In dem französischen Dorf Bure soll ein Atommüllendlager eingerichtet werden. Deswegen finden dort 14 Diskussionen mit Bürgern und Verantwortlichen statt, die - laut staatlicher Agentur für Atommüll - zeigen soll, was für die Bevölkerung akzeptabel ist. Die Antiatombewegung will das boykottieren.

Von Suzanne Krause |
    Cigéo hat die staatliche Agentur für Atommüll, Andra, ihr Endlager getauft: das Zentrum für umkehrbare Tiefenlagerung hoch radioaktiven Atommülls. Darauf arbeitet die Andra seit nunmehr 20 Jahren hin. Für schwach radioaktiven Abfall stehen in Frankreich schon mehrere Anlagen zur Verfügung.

    In Bure ist ein Standort in 500 Meter Tiefe geplant, umgeben von Tongestein, auf einer Fläche von 15 Quadratkilometern. 100 Jahre lang soll Atommüll hier eingelagert werden. Falls in diesem Zeitraum andere technische Lösungen zur atomaren Entsorgung entwickelt würden, ließen sich die Container mit radioaktivem Abfall problemlos bergen. Sonstigenfalls, um das Jahr 2125 herum, ist es mit der Umkehrbarkeit der Tiefenlagerung vorbei. Dann wird das voll beladene Cigéo versiegelt, erläutert Fabrice Boissier, bei Andra zuständig für Risikofragen.
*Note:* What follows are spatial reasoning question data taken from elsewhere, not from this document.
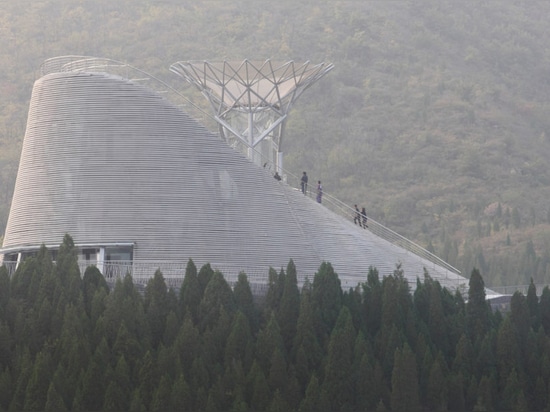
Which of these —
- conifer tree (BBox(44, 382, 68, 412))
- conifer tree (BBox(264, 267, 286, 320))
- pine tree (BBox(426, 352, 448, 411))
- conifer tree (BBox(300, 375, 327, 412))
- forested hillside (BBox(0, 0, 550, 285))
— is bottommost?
conifer tree (BBox(44, 382, 68, 412))

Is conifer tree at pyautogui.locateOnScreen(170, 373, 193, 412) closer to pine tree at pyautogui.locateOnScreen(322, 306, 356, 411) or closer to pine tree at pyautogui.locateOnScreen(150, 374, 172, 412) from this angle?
pine tree at pyautogui.locateOnScreen(150, 374, 172, 412)

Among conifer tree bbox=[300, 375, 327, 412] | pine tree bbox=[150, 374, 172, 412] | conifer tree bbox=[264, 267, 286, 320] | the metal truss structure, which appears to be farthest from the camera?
the metal truss structure

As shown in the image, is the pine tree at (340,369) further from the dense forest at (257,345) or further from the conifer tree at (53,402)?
the conifer tree at (53,402)

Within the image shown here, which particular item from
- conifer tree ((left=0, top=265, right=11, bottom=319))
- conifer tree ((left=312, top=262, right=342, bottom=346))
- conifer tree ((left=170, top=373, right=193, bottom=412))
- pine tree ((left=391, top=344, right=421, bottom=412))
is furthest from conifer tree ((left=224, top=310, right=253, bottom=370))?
conifer tree ((left=0, top=265, right=11, bottom=319))

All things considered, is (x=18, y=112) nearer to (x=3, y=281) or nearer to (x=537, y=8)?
(x=537, y=8)

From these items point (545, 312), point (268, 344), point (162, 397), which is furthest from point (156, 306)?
point (545, 312)

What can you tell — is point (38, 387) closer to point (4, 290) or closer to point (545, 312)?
point (4, 290)
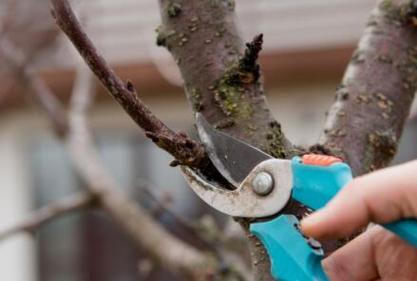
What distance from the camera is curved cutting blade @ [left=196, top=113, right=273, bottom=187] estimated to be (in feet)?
2.97

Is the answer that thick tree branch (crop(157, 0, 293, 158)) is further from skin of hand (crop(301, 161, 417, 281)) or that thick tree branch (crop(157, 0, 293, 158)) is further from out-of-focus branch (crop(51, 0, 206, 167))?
skin of hand (crop(301, 161, 417, 281))

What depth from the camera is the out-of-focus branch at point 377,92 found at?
1.04 meters

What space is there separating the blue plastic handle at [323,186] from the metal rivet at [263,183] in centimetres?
3

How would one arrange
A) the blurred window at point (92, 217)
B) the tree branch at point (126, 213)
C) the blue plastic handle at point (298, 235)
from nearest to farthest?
the blue plastic handle at point (298, 235) < the tree branch at point (126, 213) < the blurred window at point (92, 217)

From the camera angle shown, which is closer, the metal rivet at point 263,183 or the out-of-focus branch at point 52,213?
the metal rivet at point 263,183

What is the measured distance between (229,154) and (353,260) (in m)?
0.17

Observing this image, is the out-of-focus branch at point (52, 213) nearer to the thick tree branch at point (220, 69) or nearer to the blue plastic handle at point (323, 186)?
the thick tree branch at point (220, 69)

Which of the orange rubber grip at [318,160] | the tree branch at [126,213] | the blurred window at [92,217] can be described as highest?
the orange rubber grip at [318,160]

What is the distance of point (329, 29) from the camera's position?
4.36m

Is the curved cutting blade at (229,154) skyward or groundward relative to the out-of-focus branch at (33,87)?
groundward

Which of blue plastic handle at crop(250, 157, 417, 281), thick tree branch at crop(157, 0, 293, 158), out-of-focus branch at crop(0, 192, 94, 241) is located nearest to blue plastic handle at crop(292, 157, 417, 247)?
blue plastic handle at crop(250, 157, 417, 281)

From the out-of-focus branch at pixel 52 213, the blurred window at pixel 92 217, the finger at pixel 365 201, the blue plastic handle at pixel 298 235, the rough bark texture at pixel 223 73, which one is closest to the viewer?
the finger at pixel 365 201

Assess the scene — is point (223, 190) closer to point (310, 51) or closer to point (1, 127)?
point (310, 51)

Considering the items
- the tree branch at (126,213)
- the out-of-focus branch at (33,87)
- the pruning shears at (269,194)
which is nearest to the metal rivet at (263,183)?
the pruning shears at (269,194)
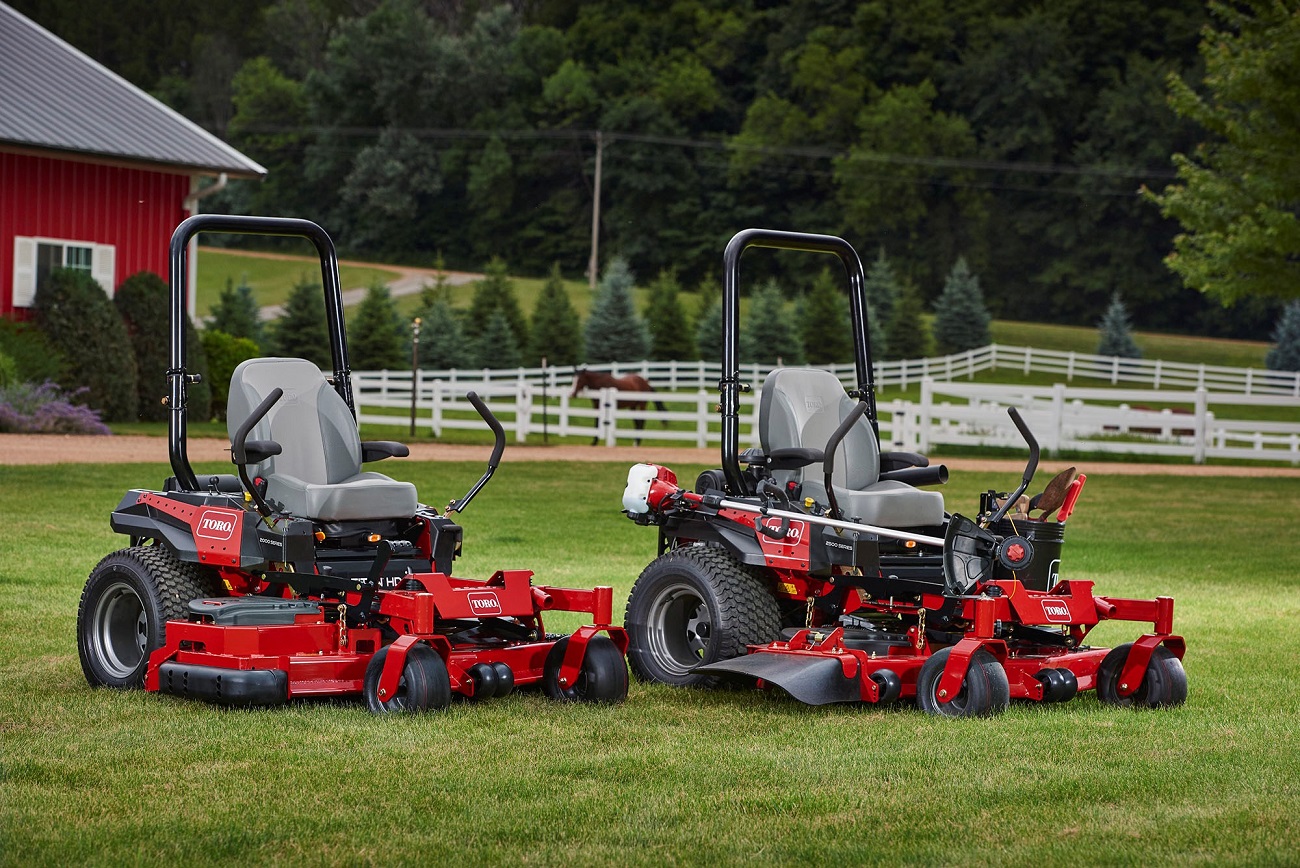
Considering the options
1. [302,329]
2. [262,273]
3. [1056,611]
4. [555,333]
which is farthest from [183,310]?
[262,273]

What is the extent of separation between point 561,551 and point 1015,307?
64758 mm

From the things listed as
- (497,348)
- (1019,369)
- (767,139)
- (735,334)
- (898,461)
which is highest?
(767,139)

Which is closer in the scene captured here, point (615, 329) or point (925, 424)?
point (925, 424)

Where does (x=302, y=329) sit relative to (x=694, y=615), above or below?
above

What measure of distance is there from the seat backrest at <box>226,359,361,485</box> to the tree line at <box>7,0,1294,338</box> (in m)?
65.1

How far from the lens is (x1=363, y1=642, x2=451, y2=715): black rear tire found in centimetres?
764

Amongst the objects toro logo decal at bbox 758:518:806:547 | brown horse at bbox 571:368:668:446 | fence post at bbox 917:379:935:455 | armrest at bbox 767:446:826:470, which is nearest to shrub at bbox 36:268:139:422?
brown horse at bbox 571:368:668:446

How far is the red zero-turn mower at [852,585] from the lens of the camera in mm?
8031

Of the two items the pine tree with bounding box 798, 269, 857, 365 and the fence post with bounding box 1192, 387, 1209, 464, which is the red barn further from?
the pine tree with bounding box 798, 269, 857, 365

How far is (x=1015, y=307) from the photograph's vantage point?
77812mm

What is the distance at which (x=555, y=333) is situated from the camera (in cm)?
5238

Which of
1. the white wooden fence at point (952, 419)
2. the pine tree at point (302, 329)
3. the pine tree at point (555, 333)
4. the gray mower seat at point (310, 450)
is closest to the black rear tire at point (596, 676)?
the gray mower seat at point (310, 450)

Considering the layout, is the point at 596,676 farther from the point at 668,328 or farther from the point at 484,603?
the point at 668,328

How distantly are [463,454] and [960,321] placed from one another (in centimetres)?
3956
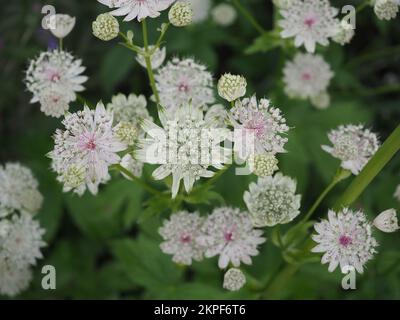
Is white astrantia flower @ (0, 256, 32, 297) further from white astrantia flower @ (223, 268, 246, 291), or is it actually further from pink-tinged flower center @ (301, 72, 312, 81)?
pink-tinged flower center @ (301, 72, 312, 81)

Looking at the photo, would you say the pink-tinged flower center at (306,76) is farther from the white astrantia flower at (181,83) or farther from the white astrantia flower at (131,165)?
the white astrantia flower at (131,165)

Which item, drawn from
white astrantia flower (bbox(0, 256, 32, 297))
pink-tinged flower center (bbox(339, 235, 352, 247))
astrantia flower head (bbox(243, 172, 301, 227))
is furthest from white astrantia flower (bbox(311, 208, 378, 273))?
white astrantia flower (bbox(0, 256, 32, 297))

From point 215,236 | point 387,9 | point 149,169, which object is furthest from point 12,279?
point 387,9

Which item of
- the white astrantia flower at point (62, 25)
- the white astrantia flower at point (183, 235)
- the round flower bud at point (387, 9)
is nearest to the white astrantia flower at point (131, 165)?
the white astrantia flower at point (183, 235)

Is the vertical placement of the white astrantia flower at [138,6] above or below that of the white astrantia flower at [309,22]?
below

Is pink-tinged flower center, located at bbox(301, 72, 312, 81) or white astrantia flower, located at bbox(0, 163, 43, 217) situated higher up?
pink-tinged flower center, located at bbox(301, 72, 312, 81)

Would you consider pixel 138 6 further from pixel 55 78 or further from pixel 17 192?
pixel 17 192
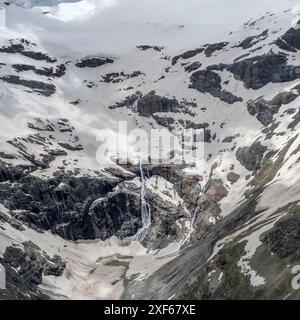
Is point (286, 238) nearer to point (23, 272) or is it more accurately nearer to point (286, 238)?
point (286, 238)

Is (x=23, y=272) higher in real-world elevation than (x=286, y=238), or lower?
lower

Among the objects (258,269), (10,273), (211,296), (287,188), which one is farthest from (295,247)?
(10,273)

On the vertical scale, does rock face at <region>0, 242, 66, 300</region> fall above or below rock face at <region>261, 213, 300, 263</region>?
below

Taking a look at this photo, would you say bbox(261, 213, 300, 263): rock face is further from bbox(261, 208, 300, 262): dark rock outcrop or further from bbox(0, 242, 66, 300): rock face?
bbox(0, 242, 66, 300): rock face

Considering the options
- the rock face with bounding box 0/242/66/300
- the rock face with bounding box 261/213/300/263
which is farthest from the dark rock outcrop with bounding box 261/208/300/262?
the rock face with bounding box 0/242/66/300

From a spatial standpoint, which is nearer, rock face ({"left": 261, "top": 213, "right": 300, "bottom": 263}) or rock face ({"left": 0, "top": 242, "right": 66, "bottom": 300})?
rock face ({"left": 261, "top": 213, "right": 300, "bottom": 263})

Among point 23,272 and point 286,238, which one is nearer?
point 286,238

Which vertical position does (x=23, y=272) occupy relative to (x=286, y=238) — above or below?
below

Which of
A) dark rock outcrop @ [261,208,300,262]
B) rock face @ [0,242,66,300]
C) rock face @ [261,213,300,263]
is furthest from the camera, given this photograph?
rock face @ [0,242,66,300]

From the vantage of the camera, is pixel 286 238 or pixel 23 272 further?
pixel 23 272

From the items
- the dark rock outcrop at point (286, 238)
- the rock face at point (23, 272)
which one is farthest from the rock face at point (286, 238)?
the rock face at point (23, 272)

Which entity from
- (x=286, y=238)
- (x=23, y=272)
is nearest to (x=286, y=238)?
(x=286, y=238)

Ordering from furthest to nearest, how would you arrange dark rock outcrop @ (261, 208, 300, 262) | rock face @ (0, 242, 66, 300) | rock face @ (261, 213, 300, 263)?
rock face @ (0, 242, 66, 300)
dark rock outcrop @ (261, 208, 300, 262)
rock face @ (261, 213, 300, 263)
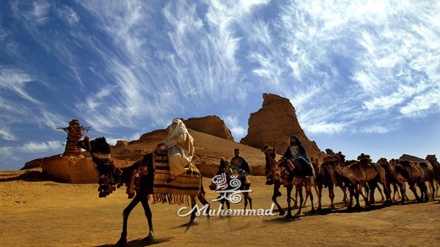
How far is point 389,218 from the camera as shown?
11.2 metres

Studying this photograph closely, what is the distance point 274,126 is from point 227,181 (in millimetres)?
90854

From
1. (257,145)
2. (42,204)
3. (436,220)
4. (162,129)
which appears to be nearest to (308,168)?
(436,220)

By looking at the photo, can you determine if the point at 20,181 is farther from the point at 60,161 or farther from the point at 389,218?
the point at 389,218

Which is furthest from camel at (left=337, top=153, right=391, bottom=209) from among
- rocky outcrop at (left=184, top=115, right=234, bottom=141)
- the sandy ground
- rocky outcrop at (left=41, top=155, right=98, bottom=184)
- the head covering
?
rocky outcrop at (left=184, top=115, right=234, bottom=141)

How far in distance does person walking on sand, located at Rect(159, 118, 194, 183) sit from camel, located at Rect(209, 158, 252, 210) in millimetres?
3760

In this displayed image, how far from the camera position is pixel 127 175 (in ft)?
29.3

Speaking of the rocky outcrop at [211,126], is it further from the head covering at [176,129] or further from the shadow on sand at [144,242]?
the shadow on sand at [144,242]

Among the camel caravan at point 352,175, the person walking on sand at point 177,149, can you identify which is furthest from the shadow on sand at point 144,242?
the camel caravan at point 352,175

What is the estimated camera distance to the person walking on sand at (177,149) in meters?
8.96

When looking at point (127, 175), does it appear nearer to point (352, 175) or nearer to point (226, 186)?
point (226, 186)

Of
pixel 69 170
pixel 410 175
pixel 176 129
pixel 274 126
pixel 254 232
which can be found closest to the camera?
pixel 176 129

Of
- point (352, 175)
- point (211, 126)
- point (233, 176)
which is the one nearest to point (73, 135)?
point (233, 176)

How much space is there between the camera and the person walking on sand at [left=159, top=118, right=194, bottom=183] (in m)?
8.96

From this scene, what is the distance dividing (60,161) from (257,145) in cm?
7513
    "Die geologische Endlagerung soll eine definitive Lösung darstellen. Sie berücksichtigt zwei wichtige Prinzipien, auf denen das Parlament bestand. Zum einen den Schutz von Mensch und Umwelt, heute wie für die gesamte Zeitdauer der Abfalllagerung, bis die Radioaktivität abgeklungen ist. Und das zweite ethische Prinzip: Die Verwaltungslast der Anlage soll nicht künftigen Generationen aufgebürdet werden."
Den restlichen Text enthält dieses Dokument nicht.